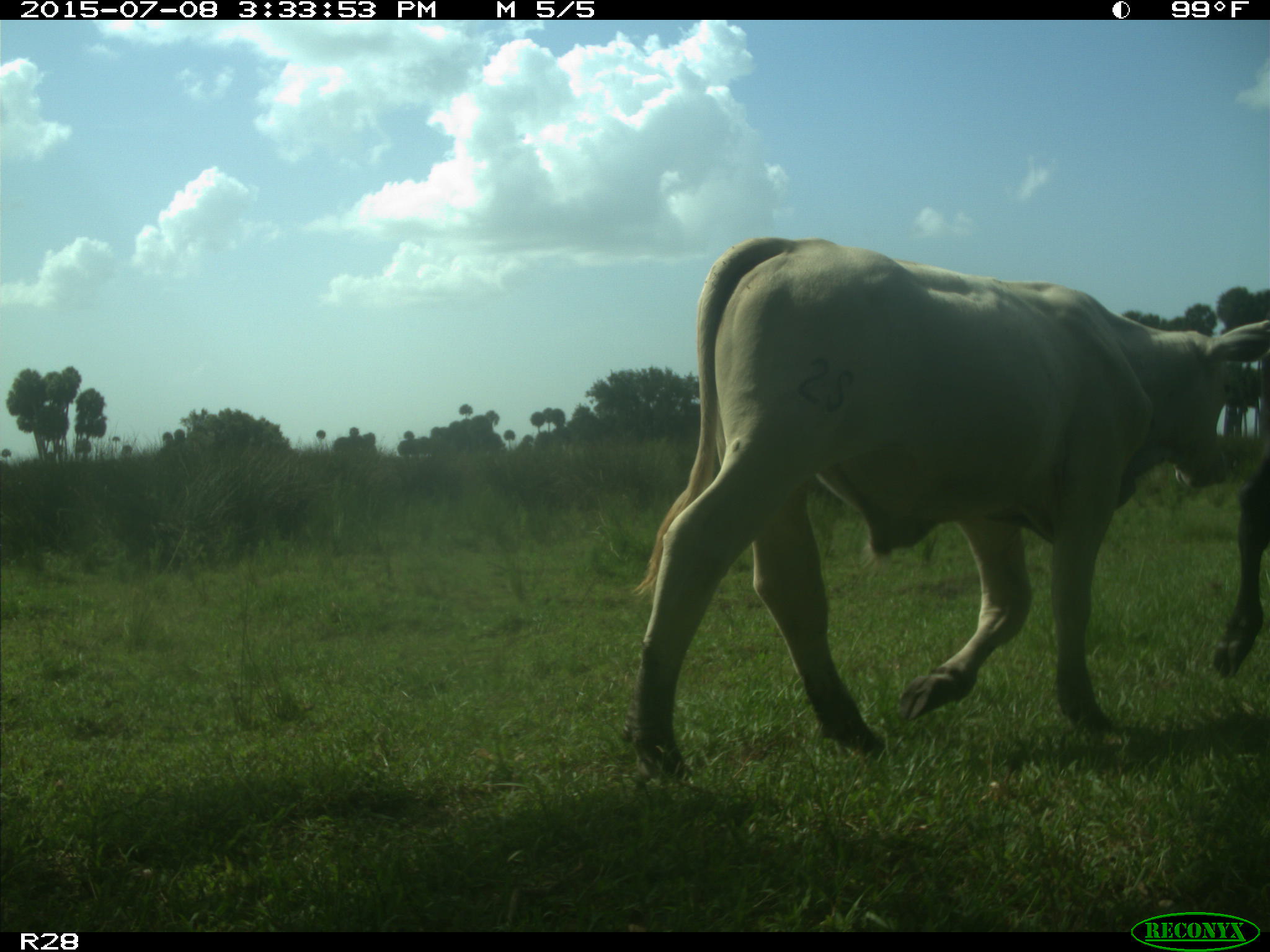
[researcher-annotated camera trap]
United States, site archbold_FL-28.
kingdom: Animalia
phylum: Chordata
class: Mammalia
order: Artiodactyla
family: Bovidae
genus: Bos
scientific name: Bos taurus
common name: domestic cow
Bos taurus (domestic cow).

________________________

Reproduce the listing from the "class: Mammalia" line onward, verbatim.

Result of the exercise:
class: Mammalia
order: Artiodactyla
family: Bovidae
genus: Bos
scientific name: Bos taurus
common name: domestic cow
Bos taurus (domestic cow).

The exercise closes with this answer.